BUZZFLASH GUEST COMMENTARY
I have a friend my age (56) with impeccable credentials: She has a Master's Degree; 18 years experience as a successful college administrator; glowing recommendations; she shows up for work every day and is hardly ever sick; she's a team player and works selflessly for whomever she's employed by.
She also has a pre-existing medical condition (as does virtually everyone by the time they reach 50).
Therefore, she is almost completely unemployable by American companies.
Well, not quite. Store clerk jobs, entry level temp jobs, manual data entry jobs, real estate and consulting jobs are all available to her -- as long as they don't offer benefits.
In this experience my friend is like virtually every other 50+ year old. Unless we make a company a couple hundred thousand a year, increased medical premiums make us too expensive to hire.
When a job offers benefits -- like, oh, say, every single job that her many years of successful service qualify her for -- by the end of the training period, employers find that she's just "not quite right for the job," that they were looking for a different kind of experience, and gosh darn it if every person who replaces her isn't about 25 years old with virtually no experience.
However, these 25-year-olds hold one credential my friend will never hold again. They have clean medical records and, at their age, they don't make insurance companies nervous and they don't increase a company's group rates.
I had a similar experience. After 4 ½ years with a national telecommunications company and the year after I was one of the regional sales leaders, I had a third two-day circulatory problem that landed me in the hospital. When I returned, instead of concern or some assistance in helping me get back on my feet, suddenly everything I'd been taught to do by my company was wrong, and I was suddenly being written up again and again for providing the same exceptional customer service I'd received awards for the previous year -- and, within five months, I was out of a job.

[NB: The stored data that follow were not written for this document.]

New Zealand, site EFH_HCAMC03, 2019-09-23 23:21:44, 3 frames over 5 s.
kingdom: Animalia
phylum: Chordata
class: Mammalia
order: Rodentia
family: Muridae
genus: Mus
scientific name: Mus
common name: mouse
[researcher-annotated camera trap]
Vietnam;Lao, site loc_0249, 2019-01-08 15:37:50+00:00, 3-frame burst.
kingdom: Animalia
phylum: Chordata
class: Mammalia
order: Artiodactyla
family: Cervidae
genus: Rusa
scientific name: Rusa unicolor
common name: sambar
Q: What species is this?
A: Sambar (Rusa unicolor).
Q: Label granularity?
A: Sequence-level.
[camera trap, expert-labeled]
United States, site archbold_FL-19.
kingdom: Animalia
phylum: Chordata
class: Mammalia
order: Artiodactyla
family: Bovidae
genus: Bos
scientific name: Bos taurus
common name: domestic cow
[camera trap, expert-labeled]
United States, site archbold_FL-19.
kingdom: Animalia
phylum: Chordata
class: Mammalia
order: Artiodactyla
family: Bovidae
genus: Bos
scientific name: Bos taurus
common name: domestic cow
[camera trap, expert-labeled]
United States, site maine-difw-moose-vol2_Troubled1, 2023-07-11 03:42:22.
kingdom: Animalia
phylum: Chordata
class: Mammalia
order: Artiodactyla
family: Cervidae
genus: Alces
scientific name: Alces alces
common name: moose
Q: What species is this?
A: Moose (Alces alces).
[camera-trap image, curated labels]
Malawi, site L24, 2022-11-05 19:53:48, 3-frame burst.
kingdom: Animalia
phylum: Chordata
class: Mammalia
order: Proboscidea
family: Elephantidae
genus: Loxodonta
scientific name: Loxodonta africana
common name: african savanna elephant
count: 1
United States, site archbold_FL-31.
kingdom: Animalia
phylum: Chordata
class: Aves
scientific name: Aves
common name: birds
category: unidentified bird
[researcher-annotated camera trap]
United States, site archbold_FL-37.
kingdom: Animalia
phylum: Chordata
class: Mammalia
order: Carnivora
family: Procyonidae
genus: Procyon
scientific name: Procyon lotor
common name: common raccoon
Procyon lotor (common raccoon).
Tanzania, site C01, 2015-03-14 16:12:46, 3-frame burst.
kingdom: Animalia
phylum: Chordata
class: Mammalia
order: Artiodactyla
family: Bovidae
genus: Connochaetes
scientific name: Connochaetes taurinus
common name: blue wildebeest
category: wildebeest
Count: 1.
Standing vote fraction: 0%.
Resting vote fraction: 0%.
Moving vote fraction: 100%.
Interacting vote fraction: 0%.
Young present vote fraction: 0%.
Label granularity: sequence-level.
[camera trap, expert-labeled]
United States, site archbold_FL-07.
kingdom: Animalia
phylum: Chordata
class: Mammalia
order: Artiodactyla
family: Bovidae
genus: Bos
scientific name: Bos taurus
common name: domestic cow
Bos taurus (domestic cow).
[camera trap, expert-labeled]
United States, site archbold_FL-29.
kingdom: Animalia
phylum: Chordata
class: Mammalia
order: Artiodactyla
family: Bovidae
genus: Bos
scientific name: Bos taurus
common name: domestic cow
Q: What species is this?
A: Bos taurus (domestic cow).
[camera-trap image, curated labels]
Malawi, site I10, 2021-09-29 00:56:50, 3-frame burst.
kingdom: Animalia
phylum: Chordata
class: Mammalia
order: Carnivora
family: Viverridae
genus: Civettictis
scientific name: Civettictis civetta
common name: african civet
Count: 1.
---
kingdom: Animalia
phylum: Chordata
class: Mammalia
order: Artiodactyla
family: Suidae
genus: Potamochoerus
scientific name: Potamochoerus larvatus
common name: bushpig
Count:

My experience was not rare. A colleague in another store, who'd been recognized multiple times for technical competence, outstanding customer care, and high sales, was out within six months when it became apparent that he was going to need hip replacement surgery.
Shortly thereafter, I got a job at an unionized insurance company with 2,300 employees. They were a good company and took good care of their salespeople, but they also had five top producers in their 50s who had cancer and, as a result, they could no longer offer the rest of us insurance because those five people with cancer produced an average monthly insurance premium of $800 a month for every one of the company's employees.
Fortunately, I now work for myself and, after a couple years of struggle, I'm doing just fine, but I did have an unholy battle to find health insurance and I'm lucky to have found some insurance in a public plan that I can afford. But many of my friends are not so lucky, and most are just trying to hang on until Medicare kicks in when they are 65. Most of us will probably make it; some won't because for too long they will have avoided the cost (and the premium increase) that would have come if they had sought prompt medical attention.
So here's the dilemma: There are increasing numbers of 50 and older workers who cannot find good paying jobs commensurate with their successes and credentials because of the cost of providing them with health care. So what do they do instead?